> _Source passage_:
::::
Glucose Regulation in Action

  • Blood Glucose Levels: 4 grams of glucose are in the blood at any time, with additional glucose obtained from food or synthesized by the liver.

  • Consumption patterns (e.g., eating a candy bar) influence blood glucose levels and uptake into cells through regulatory pathways.

  • Insulin acts like a dam, facilitating glucose entry into cells when blood glucose levels rise.

Metabolic Pathways and Reactions

  • Each pathway uses specific enzymes, proteins that catalyze the reactions and regulate the metabolic process.

  • Important pathways: Glycolysis, Krebs Cycle, Fatty Acid Metabolism, etc.

  • Products of one reaction are usually reactants in another, highlighting the interconnectedness of metabolic processes.

Types of Pathways

  • Linear Pathways: A simple sequence of reactions leading to a product from a starting molecule.

  • Cyclic Pathways: Reactions that loop back, reforming the initial reactant (e.g., Krebs Cycle).

  • Spiral Pathways: Similar to linear but involve a repeating process that increments or decrements molecule size (e.g., fatty acid synthesis/breakdown).

Understanding Biochemical Reactions

  • Catabolism: Pathways that break down larger molecules into smaller units, releasing energy (e.g., glucose to carbon dioxide).

  • Anabolism: Pathways that build larger molecules from smaller units, requiring energy (e.g., amino acids forming proteins).

  • Both processes revolve around the principle that energy must be consistently input into cells to maintain function.

The Role of ATP

  • Adenosine Triphosphate (ATP): The primary energy currency in cells, enabling transfer of energy for cellular processes.

  • ATP comprises adenosine (a nucleotide) + three phosphates; cleavage of phosphates releases energy.

  • ATP synthesis from ADP + Pi captures energy from catabolic reactions and facilitates anabolic reactions.

  • ATP is constantly recycled in the body, with production matching usage in states of energy demand.

Equations for Chemical Reactions

  • Key reactions in metabolism are often expressed using both standard (reactants to products) and looped arrows (denoting intermediate substances).

  • Understand how to recognize reactants and products and the concept of net reactions whereby certain reactants/products cancel each other out when determining overall reactions in pathways.

Energy Changes in Reactions

  • Free energy (G) indicates the energy available for work; it can either be consumed (endergonic) or released (exergonic).

  • Activation energy (Ea) is the energy barrier that must be overcome for a reaction to occur.

Coupled Reactions

  • In coupled reactions, an endergonic reaction (which requires energy) is paired with an exergonic reaction (which releases energy) to drive a process forward without solely relying on heat energy.

  • Specific examples include the coupling of ATP hydrolysis to drive unfavorable reactions (e.g., glucose phosphorylation).

  • The net reaction combines the effects of both the endergonic and exergonic processes, resulting in a reaction that can occur spontaneously in the cell.
::::
> _Records shown_:

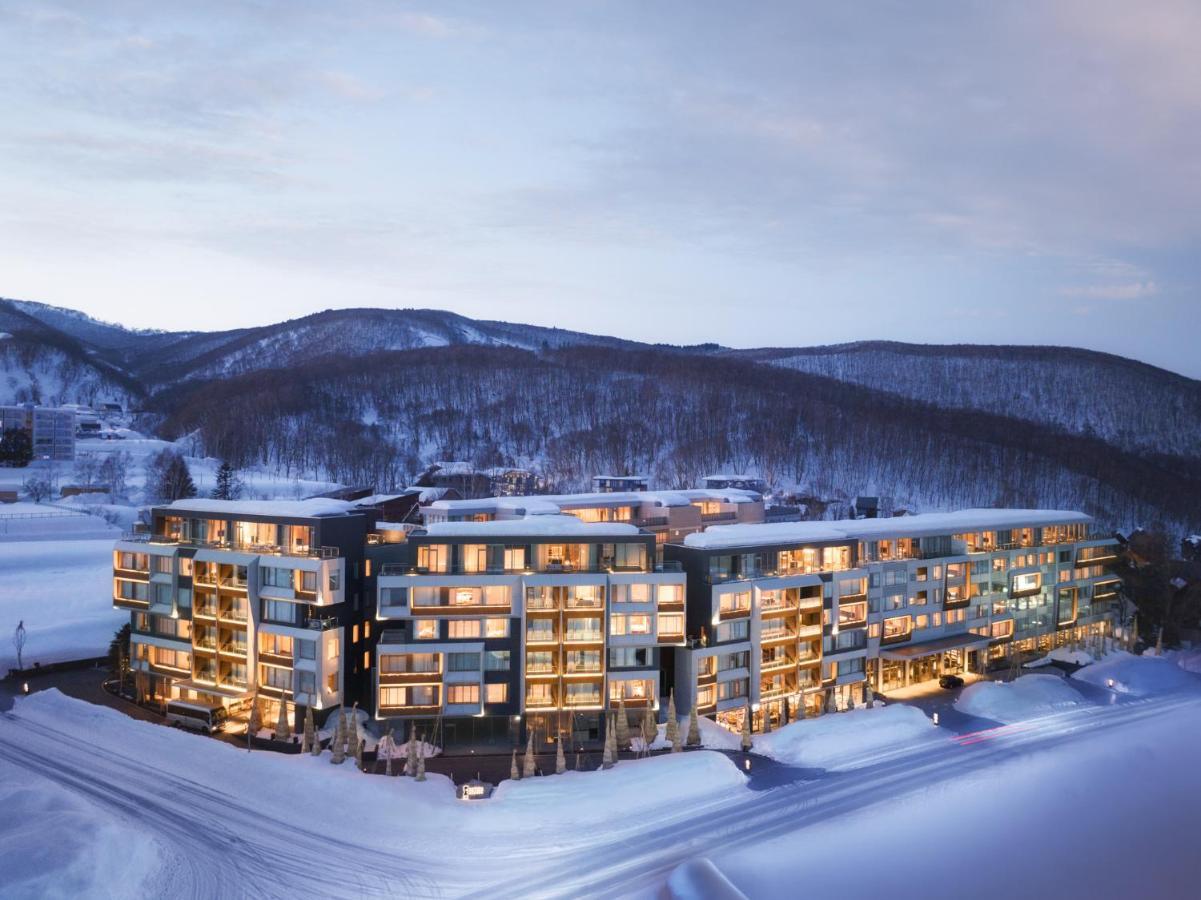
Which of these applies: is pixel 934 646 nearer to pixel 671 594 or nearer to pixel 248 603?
pixel 671 594

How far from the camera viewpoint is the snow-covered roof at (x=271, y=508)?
129 feet

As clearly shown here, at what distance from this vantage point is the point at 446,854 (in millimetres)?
25719

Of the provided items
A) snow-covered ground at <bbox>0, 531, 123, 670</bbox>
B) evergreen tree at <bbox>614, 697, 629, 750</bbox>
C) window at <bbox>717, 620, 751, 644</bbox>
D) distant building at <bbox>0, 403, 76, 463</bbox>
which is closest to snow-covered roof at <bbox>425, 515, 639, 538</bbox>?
window at <bbox>717, 620, 751, 644</bbox>

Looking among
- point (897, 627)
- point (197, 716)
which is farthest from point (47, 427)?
point (897, 627)

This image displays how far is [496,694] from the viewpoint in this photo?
119 feet

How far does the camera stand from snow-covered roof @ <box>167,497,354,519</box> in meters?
39.3

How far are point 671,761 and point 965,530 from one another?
96.1 ft

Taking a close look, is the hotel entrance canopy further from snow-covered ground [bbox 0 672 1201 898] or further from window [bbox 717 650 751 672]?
window [bbox 717 650 751 672]

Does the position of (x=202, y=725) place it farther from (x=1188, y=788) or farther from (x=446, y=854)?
(x=1188, y=788)

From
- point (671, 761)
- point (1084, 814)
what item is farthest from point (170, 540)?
point (1084, 814)

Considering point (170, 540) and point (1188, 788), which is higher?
point (170, 540)

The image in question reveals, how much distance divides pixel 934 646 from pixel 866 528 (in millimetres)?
8162

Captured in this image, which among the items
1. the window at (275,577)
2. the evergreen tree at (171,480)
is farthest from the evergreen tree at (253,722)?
the evergreen tree at (171,480)

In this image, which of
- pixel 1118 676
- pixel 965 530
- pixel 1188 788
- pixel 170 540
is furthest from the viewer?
pixel 965 530
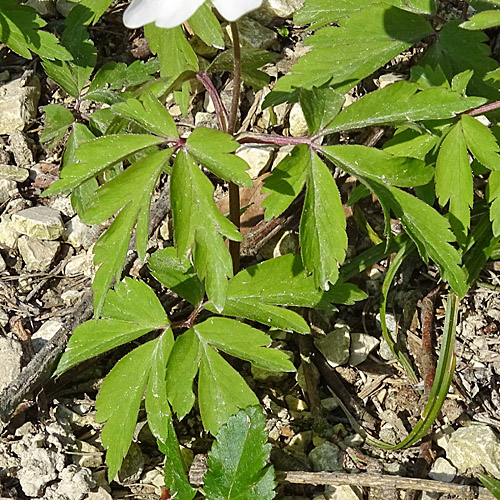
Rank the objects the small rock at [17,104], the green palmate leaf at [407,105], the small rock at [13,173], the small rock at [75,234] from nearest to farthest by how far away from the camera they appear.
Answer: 1. the green palmate leaf at [407,105]
2. the small rock at [75,234]
3. the small rock at [13,173]
4. the small rock at [17,104]

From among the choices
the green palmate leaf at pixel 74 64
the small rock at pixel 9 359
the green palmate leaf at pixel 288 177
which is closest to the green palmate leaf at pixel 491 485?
the green palmate leaf at pixel 288 177

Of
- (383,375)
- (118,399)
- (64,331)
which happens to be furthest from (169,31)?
(383,375)

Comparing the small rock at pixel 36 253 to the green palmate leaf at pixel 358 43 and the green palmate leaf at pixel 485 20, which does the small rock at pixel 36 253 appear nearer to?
the green palmate leaf at pixel 358 43

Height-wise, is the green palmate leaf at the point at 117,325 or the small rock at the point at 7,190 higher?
the small rock at the point at 7,190

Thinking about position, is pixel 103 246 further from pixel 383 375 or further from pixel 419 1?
pixel 419 1

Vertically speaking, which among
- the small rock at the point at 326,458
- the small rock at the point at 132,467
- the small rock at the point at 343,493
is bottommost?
the small rock at the point at 343,493

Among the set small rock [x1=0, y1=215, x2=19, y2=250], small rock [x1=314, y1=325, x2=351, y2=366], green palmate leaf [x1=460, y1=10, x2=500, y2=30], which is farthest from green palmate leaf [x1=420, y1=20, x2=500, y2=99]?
small rock [x1=0, y1=215, x2=19, y2=250]

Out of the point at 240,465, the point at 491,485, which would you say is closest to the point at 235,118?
the point at 240,465
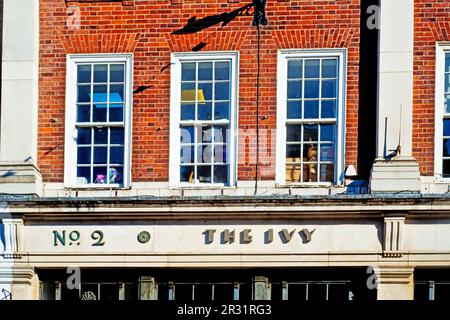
::::
> _Directions for this task_: Using the metabolism notes, please explain how coupling lets an energy-requiring reaction proceed in the cell. Answer in one to three sentences.

> _Exercise result_: In a coupled reaction, an endergonic reaction, which requires energy, is paired with an exergonic reaction, which releases energy, such as ATP hydrolysis driving glucose phosphorylation. The net reaction combines the effects of both processes, so the overall reaction can occur spontaneously in the cell without relying solely on heat energy.